───── RECORDS PROVIDED
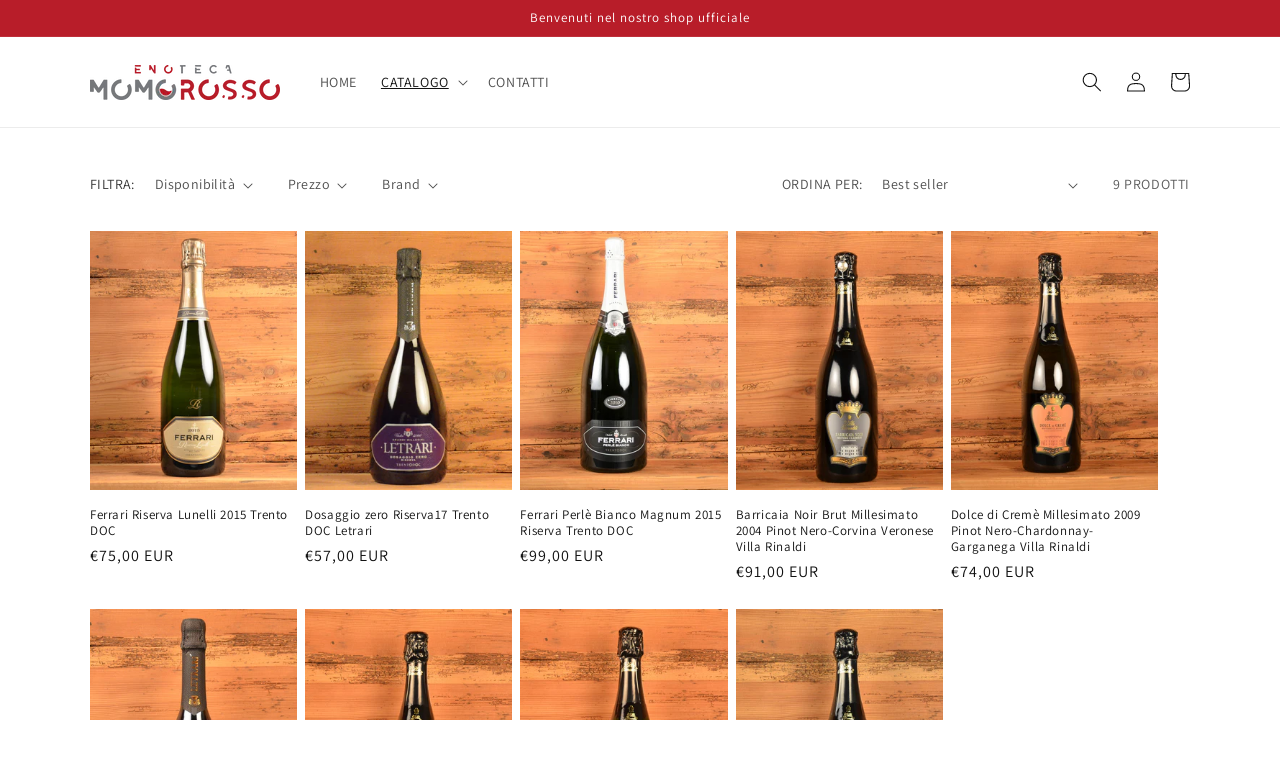

--- FILE ---
content_type: text/plain; charset=utf-8
request_url: https://spfy.plugins.smartsupp.com/widget/code.js?shop=enoteca-momorosso.myshopify.com&v=1.2.0
body_size: 541
content:
(function(){
	window._smartsupp = window._smartsupp || {};
	var _smartsupp = window._smartsupp;
	_smartsupp.key = '0e2d8db0ee335c3cfbafc7e89690881d2898db24';

	

	window.smartsupp||(function(d) {
		var s,c,o=smartsupp=function(){ o._.push(arguments)};o._=[];
		s=d.getElementsByTagName('script')[0];c=d.createElement('script');
		c.type='text/javascript';c.charset='utf-8';c.async=true;
		c.src='https://www.smartsuppchat.com/loader.js?';s.parentNode.insertBefore(c,s);
	})(document);

	smartsupp('language', Shopify.locale || 'en');

	if(__st && __st.cid) {
		smartsupp('variables', {
			shopify_id: 537,
			shopify_user_id: __st.cid
		});
	}
})();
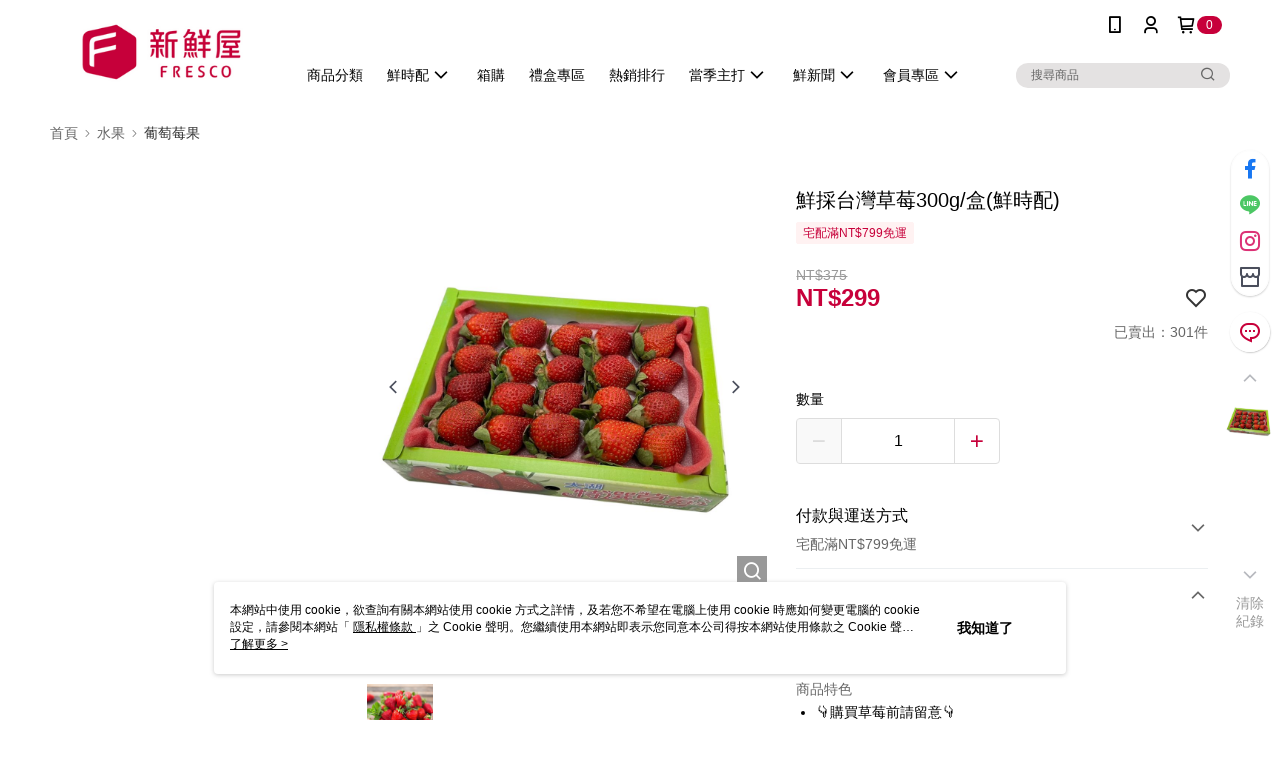

--- FILE ---
content_type: text/css
request_url: https://cms-static.cdn.91app.com/theme/41516/css/cmsTheme_faad2bc2-c913-4bba-abb7-decec21030e8_1768643106517.css?v=020190828
body_size: 340
content:
.cms-badge{color:#fff;background:#c7003a}.cms-header{background:#fff}.cms-nav{color:#000}.cms-logo{background-image:url(https://cms-static.cdn.91app.com/images/original/41516/dde4e55c-a5f3-4778-873f-45ceffd6c023-1677234530-nffl0anzdk_d.png)}.cms-linkColor{color:#428bca !important}.cms-moneyColor{color:#c7003a !important}.cms-discountMoneyColor{color:#c7003a !important}.cms-primaryBtnBgColor{background-color:#c7003a !important}.cms-primaryBtnTextColor{color:#fff !important}.cms-secondBtnBgColor{background-color:#fff !important}.cms-secondBtnTextColor{color:#c7003a !important}.cms-secondBtnBorderColor{border-color:#c7003a !important}.cms-primaryHeartBtnBgColor{color:#ff5353 !important}.cms-secondHeartBtnBgColor{color:#333 !important}.cms-generalTagBgColor{background-color:#fff2f2 !important}.cms-generalTagTextColor{color:#c7003a !important}.cms-emphasisTagBgColor{background-color:#c7003a !important}.cms-emphasisTagTextColor{color:#fff !important}.cms-keyWordTagTextColor{color:#61001c !important}.cms-moneyBgColor{background-color:#c7003a !important}.cms-moneyBorderColor{border-color:#c7003a !important}.cms-moneyOutlineColor{outline-color:#c7003a !important}#progressbar li.active:before{background-color:#c7003a !important;border-color:#c7003a !important}.cms-secondBtnBgColor:hover{background-color:#f7f7f7 !important}.cms-primaryBtnBgColor:hover{background-color:#b80036 !important}.cms-primaryBtnBorderColor{border-color:#c7003a !important}.cms-primaryQtyBtnTextColor{color:#c7003a !important}.cms-tagBorderColor{border-color:#fff2f2 !important}.banner-discount-fee{color:#c7003a !important}.banner-add-to-cart{border-color:#c7003a !important;color:#c7003a !important}.cms-main-color{background-color:#fff !important}.cms-sub-color{color:#000 !important}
──────────
Nothing but a number should be returned: how many lines of the listing include "window".

--- WRITTEN ANSWER ---
3